(Task prompt):
Retype only what runs from the line that contains "Examining the image, is" through the last line of the listing below, both lines included.

Rows from a spatial reasoning dataset:
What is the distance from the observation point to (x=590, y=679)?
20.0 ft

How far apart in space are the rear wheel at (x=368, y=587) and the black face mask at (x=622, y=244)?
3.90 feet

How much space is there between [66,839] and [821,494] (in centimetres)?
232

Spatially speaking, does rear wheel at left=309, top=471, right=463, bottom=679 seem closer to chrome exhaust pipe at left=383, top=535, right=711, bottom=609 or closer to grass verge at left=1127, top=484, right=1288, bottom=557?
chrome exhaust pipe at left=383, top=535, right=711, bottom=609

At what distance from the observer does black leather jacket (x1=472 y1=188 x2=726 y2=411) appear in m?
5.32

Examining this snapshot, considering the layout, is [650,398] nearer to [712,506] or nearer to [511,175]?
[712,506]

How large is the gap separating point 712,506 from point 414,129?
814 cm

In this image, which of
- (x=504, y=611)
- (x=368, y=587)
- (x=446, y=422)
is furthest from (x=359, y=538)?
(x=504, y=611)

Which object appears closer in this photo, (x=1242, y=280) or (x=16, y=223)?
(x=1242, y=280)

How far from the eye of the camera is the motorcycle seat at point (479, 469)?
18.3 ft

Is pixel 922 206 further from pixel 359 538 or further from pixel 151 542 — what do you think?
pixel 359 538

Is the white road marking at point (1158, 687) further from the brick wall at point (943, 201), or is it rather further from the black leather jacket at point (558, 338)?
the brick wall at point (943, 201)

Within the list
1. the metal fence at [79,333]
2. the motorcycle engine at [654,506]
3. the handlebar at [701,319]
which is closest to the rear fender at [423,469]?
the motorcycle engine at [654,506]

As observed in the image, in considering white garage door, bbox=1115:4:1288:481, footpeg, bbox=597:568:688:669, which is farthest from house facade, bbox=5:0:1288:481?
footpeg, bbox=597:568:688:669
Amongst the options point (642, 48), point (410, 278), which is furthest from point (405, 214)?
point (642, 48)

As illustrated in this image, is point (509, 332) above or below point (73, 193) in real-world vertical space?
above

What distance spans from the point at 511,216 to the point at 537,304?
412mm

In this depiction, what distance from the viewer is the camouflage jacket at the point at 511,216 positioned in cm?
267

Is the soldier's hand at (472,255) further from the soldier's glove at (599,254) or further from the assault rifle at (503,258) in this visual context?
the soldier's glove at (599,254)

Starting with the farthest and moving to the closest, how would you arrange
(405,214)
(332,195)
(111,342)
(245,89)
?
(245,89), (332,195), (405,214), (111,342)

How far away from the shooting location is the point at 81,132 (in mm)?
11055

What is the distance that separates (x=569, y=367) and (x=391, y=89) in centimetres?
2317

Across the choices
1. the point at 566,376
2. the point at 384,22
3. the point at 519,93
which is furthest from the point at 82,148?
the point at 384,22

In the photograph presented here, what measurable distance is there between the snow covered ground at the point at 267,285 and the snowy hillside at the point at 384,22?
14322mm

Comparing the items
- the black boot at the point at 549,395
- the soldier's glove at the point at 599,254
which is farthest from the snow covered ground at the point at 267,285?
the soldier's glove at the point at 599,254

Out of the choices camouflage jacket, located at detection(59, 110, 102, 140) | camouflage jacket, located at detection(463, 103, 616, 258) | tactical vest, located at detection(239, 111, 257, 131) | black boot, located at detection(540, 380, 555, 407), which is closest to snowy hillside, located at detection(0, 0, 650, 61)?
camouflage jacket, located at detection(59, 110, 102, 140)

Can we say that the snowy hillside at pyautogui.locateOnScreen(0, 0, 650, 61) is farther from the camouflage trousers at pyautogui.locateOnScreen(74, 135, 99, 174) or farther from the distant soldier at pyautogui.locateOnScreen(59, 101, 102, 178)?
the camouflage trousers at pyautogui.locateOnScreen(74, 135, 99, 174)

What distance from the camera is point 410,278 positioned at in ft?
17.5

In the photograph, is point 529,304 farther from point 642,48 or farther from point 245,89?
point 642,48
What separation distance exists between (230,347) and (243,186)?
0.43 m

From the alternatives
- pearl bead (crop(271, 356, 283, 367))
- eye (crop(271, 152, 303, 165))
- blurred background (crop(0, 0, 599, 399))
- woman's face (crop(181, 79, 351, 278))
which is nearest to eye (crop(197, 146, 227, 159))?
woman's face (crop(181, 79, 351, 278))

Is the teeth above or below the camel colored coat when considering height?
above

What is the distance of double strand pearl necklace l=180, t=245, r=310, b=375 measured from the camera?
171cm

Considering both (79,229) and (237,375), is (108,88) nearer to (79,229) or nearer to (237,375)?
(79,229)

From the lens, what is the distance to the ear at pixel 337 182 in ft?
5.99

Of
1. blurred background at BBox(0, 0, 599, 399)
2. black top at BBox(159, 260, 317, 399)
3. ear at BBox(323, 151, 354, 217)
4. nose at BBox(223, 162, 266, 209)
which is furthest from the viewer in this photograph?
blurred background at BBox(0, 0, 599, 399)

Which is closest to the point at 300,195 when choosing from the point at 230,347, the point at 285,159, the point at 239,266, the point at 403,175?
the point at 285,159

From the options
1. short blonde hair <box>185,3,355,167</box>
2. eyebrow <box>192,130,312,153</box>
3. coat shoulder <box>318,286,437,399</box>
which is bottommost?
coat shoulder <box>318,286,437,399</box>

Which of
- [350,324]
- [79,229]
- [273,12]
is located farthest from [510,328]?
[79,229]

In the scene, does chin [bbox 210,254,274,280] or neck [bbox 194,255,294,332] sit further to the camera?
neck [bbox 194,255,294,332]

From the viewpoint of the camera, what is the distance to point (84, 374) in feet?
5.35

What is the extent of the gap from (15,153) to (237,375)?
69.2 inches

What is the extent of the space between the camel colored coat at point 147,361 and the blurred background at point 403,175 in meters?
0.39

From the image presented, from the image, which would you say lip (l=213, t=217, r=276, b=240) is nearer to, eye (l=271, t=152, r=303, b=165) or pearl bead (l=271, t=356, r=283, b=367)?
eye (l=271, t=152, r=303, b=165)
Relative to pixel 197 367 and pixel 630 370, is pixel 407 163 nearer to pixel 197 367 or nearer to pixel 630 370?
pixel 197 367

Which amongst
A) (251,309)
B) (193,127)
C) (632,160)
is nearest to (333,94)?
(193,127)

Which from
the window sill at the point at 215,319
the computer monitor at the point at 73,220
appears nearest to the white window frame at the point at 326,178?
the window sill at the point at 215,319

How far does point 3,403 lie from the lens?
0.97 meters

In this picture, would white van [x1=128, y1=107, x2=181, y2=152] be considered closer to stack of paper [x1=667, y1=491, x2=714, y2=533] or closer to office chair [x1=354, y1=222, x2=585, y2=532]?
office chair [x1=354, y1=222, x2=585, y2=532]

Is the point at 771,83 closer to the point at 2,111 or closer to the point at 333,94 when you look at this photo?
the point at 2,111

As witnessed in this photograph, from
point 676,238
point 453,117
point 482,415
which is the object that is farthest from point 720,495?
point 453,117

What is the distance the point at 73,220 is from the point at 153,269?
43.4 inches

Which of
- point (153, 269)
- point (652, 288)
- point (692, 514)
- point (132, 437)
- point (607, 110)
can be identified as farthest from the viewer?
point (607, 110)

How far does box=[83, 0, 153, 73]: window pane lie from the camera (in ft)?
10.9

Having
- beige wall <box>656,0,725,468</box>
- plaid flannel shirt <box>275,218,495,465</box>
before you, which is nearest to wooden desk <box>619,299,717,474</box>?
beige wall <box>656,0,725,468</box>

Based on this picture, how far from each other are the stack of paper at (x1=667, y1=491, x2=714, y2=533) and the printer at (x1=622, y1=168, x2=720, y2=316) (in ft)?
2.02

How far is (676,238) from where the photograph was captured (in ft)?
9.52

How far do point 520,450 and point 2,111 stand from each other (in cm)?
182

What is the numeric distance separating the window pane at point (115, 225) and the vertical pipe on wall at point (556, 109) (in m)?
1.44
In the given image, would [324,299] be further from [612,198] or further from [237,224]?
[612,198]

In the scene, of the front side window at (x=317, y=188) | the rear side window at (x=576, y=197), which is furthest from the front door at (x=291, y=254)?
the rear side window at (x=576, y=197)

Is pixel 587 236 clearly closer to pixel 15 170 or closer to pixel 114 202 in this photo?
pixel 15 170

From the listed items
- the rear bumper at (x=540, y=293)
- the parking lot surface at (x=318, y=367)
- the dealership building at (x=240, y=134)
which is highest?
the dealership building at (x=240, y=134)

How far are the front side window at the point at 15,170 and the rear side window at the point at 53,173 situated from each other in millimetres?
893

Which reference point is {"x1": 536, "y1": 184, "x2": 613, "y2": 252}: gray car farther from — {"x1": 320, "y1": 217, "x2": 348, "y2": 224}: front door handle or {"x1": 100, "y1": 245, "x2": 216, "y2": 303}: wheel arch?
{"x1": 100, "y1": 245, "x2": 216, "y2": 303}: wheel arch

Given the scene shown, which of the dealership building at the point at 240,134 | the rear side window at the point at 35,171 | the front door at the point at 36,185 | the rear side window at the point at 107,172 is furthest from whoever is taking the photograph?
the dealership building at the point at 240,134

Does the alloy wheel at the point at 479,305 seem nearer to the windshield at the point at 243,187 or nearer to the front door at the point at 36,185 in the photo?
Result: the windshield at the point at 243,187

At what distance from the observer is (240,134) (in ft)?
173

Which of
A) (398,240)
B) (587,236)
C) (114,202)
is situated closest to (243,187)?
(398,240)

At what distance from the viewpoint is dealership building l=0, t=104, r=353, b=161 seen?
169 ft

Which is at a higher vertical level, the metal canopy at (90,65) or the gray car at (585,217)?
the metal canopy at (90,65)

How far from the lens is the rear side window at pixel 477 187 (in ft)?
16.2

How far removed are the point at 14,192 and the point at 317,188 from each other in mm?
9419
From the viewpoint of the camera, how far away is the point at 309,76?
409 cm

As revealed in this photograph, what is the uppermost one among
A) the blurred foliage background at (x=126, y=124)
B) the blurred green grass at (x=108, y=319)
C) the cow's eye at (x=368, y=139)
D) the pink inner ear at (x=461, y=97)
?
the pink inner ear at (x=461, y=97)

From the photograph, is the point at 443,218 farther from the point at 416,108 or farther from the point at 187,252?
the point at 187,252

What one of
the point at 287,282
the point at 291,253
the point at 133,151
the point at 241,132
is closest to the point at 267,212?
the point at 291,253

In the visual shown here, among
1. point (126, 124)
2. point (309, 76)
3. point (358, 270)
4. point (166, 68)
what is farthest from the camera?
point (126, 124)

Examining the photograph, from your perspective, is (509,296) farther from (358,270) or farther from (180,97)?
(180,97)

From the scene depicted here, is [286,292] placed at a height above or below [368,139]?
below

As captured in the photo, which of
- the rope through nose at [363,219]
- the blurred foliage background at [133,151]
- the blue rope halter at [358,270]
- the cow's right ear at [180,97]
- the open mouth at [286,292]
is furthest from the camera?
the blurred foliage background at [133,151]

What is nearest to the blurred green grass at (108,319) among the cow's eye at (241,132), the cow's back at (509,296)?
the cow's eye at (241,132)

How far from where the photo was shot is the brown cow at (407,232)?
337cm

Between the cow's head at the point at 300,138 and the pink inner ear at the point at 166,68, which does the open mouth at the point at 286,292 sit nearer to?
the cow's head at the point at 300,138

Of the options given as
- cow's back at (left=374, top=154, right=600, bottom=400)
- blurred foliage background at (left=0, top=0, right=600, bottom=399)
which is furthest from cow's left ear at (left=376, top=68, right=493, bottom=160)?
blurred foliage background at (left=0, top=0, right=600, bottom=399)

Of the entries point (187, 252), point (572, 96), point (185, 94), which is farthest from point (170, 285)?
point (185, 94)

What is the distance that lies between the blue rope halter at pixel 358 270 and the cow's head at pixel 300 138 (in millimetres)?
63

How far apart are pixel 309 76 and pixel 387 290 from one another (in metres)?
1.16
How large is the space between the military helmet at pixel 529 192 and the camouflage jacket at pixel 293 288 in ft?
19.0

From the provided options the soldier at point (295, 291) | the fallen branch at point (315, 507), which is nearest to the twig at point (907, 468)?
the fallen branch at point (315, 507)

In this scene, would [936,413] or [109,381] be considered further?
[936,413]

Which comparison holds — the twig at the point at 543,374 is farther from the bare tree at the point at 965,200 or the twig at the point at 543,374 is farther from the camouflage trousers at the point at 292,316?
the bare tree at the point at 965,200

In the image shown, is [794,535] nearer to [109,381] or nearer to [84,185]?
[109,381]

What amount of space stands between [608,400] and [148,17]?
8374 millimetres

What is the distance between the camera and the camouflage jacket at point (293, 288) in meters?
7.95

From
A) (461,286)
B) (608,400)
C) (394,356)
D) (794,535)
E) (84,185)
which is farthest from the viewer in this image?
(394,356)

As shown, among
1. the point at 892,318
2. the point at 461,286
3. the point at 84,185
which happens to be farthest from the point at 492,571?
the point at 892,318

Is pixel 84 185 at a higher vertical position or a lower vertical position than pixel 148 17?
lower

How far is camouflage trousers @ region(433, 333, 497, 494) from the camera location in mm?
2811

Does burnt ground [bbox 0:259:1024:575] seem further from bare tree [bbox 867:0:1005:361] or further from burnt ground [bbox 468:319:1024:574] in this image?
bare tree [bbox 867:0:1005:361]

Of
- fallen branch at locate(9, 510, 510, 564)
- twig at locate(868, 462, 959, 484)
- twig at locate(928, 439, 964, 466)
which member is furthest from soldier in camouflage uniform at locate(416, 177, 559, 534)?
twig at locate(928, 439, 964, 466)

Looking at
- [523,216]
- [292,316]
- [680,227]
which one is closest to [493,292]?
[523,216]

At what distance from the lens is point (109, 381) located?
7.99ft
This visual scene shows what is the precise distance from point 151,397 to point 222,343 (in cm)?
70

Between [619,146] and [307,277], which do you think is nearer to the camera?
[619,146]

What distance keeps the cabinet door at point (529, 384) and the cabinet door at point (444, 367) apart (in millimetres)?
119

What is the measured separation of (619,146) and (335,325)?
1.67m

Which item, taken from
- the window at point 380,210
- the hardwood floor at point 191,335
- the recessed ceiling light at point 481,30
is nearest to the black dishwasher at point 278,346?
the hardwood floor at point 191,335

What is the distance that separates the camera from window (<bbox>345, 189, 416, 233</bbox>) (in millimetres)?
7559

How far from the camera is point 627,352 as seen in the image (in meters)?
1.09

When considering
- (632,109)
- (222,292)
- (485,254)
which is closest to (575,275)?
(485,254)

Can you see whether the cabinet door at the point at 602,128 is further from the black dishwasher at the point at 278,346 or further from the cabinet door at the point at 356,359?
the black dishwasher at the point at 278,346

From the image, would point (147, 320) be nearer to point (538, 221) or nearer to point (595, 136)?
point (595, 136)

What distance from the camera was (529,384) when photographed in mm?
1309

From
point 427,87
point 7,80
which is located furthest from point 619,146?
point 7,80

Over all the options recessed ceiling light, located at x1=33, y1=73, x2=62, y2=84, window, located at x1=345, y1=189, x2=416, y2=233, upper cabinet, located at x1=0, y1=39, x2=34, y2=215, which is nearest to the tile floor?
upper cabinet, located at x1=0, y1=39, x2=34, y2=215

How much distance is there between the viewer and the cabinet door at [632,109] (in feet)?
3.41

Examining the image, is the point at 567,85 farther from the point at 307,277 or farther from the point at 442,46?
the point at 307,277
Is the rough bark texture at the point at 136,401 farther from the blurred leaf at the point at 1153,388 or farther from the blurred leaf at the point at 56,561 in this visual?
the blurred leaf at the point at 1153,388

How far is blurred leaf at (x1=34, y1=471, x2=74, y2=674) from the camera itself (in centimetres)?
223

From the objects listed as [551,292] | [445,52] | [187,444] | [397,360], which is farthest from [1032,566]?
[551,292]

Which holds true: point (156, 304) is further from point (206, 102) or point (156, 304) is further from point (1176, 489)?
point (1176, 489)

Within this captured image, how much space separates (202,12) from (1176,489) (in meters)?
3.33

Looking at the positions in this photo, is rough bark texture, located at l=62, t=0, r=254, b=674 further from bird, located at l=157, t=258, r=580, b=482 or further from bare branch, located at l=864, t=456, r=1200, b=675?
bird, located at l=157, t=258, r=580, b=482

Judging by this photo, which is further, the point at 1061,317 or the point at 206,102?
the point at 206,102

(The response):
Examining the image, is the point at 567,85 farther from the point at 307,277 or farther from the point at 442,46?
the point at 307,277
Is the rough bark texture at the point at 136,401 farther from the blurred leaf at the point at 1153,388 or farther from the blurred leaf at the point at 56,561 in this visual?
the blurred leaf at the point at 1153,388

How far is blurred leaf at (x1=34, y1=471, x2=74, y2=674) from the camera itself (in centimetres)?
223

From the objects listed as [551,292] | [445,52] | [187,444] | [397,360], which is farthest from [1032,566]?
[551,292]

Which holds true: point (156, 304) is further from point (206, 102) or point (156, 304) is further from point (1176, 489)?
point (1176, 489)

Within this captured image, how much space separates (202,12) from (1176,489) (in meters)?
3.33

Looking at the positions in this photo, is rough bark texture, located at l=62, t=0, r=254, b=674 further from bird, located at l=157, t=258, r=580, b=482 or further from bare branch, located at l=864, t=456, r=1200, b=675?
bird, located at l=157, t=258, r=580, b=482

Judging by this photo, which is further, the point at 1061,317 or the point at 206,102?
the point at 206,102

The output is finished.